During the night the folks came across this scene.

An abandoned dog was looking for a comfortable, protected place to sleep. He chose baby Jesus as his comfort. No one had the heart to send him away so he was there all night. 
*







*We should all have the good sense of this dog and curl up in Jesus' lap from time *




*to time.*




*This is too sweet not to share. No one mentioned that the dog breed is a "shepherd!" 
*


----------



## C's Mom (Dec 7, 2009)

Cathy, the pic did not come up for me?????


----------



## Cathy's Gunner (Dec 4, 2008)

Odd, it's here when I look at it. Are you getting a X in a box? Can you right click on it where it says show picture? Does anyone else have a problem seeing it?

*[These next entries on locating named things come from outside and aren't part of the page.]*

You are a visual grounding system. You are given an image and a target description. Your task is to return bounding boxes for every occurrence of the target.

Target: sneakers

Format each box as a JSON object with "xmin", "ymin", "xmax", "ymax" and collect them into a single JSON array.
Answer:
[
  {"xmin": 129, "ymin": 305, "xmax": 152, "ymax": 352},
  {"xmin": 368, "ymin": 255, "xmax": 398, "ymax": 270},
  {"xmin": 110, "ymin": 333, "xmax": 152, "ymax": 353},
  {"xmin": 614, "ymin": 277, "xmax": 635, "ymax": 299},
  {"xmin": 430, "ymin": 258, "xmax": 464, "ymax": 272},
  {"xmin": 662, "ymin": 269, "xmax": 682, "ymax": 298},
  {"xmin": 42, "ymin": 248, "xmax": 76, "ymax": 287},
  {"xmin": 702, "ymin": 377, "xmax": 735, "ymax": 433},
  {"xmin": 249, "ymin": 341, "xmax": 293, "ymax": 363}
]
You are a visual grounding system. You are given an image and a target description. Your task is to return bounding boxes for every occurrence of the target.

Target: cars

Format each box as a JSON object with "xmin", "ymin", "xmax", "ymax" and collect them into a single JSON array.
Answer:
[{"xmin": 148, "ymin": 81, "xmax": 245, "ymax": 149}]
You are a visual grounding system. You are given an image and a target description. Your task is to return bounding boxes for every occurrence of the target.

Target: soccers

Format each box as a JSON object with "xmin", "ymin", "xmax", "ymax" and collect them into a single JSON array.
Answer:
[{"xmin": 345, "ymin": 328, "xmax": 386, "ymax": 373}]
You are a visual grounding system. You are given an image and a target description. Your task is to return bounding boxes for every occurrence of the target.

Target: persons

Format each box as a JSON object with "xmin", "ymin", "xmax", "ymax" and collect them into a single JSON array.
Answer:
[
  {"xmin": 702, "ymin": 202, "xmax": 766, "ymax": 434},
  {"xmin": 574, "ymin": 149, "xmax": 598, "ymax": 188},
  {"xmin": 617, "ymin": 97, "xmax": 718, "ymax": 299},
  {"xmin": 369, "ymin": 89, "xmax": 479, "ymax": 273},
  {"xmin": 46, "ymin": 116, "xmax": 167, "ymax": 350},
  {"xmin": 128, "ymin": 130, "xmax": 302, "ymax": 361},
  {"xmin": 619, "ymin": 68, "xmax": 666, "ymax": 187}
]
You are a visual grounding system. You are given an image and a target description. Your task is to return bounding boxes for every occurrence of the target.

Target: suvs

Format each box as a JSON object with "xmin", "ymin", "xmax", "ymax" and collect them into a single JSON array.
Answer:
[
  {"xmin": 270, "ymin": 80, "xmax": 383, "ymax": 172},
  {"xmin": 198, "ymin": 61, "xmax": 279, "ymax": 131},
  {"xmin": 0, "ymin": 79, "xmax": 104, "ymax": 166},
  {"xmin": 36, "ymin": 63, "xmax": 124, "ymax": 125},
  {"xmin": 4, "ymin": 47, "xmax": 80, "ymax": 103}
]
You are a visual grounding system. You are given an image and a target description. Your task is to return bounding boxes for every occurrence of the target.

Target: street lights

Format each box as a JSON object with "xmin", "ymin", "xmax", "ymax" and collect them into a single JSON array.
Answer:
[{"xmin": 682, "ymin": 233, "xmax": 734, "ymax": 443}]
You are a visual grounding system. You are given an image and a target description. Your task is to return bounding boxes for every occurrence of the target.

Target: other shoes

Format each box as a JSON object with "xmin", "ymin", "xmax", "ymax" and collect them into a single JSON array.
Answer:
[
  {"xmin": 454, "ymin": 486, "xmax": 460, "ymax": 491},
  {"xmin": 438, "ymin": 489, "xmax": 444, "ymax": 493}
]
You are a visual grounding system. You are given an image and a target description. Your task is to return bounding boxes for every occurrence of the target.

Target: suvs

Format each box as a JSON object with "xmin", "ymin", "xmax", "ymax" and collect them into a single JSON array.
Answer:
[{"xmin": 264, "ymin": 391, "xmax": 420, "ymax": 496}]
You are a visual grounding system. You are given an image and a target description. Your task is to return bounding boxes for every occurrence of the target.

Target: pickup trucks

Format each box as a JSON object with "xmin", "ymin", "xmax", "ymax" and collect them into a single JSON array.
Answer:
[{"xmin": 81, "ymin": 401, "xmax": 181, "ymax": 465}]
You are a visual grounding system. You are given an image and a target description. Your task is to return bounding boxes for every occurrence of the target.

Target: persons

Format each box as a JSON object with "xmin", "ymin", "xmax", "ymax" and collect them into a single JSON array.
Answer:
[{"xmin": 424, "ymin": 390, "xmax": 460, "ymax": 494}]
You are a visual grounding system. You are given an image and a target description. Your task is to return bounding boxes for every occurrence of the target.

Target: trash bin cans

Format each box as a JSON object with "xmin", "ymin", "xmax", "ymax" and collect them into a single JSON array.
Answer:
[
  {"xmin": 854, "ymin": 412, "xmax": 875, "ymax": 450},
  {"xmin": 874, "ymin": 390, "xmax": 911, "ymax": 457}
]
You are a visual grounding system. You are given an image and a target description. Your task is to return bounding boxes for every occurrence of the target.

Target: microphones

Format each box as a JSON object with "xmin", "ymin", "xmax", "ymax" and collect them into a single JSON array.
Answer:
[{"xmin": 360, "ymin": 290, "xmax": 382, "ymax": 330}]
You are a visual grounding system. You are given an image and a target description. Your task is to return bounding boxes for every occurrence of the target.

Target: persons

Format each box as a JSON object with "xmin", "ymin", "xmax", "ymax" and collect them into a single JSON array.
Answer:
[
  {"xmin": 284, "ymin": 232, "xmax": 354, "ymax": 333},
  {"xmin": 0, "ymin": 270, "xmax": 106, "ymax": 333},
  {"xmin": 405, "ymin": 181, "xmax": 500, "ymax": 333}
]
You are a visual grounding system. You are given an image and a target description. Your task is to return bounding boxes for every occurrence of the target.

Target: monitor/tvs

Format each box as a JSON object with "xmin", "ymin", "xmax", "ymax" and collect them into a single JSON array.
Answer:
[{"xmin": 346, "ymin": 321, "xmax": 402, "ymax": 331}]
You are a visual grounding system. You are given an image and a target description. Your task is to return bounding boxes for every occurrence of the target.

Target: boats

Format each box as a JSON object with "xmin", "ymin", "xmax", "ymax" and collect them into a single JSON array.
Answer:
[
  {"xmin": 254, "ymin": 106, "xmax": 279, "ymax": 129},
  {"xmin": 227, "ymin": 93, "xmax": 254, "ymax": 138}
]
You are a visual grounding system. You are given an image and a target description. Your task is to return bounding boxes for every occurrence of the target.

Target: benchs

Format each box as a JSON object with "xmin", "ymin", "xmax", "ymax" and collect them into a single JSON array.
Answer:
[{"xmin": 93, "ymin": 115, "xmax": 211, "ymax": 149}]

It's a picture of a small GSD curled up around a baby Jesus doll in manger.


----------



## Adriennelane (Feb 13, 2008)

I'm not getting anything.


----------



## C's Mom (Dec 7, 2009)

Cathy, I right clicked on the pic and still nothing??????


----------



## Cathy's Gunner (Dec 4, 2008)

Sorry everyone. I can see it but not sure how to show it to all of you.


----------



## Adriennelane (Feb 13, 2008)

Is there a link to it that you can share?


----------



## Cathy's Gunner (Dec 4, 2008)

It was sent to me in an email and there was no link, sorry everyone.


----------



## pwrstrk02 (Aug 11, 2010)

ahhh! how disapointing. i cant see it.


----------



## GoldensGirl (Aug 2, 2010)

*Photo and link*

Here's a link to a news story on this topic: PHOTO OF<br> THE DAY:<br> Asleep in a manger | BREAKING NEWS | Sky Valley Chronicle Washington State News

And the image follows.

Lucy


----------



## kwhit (Apr 7, 2008)

I think this is the picture:

http://3.bp.blogspot.com/_37JbapWjBpo/S-YQQPEulwI/AAAAAAAADVk/uEUZDcZn95A/s1600/Fwdog.jpeg


----------



## C's Mom (Dec 7, 2009)

Awww, that was a sweet pic. I hope this doggie finds a good home.


----------



## Adriennelane (Feb 13, 2008)

That just about brings me to tears.


----------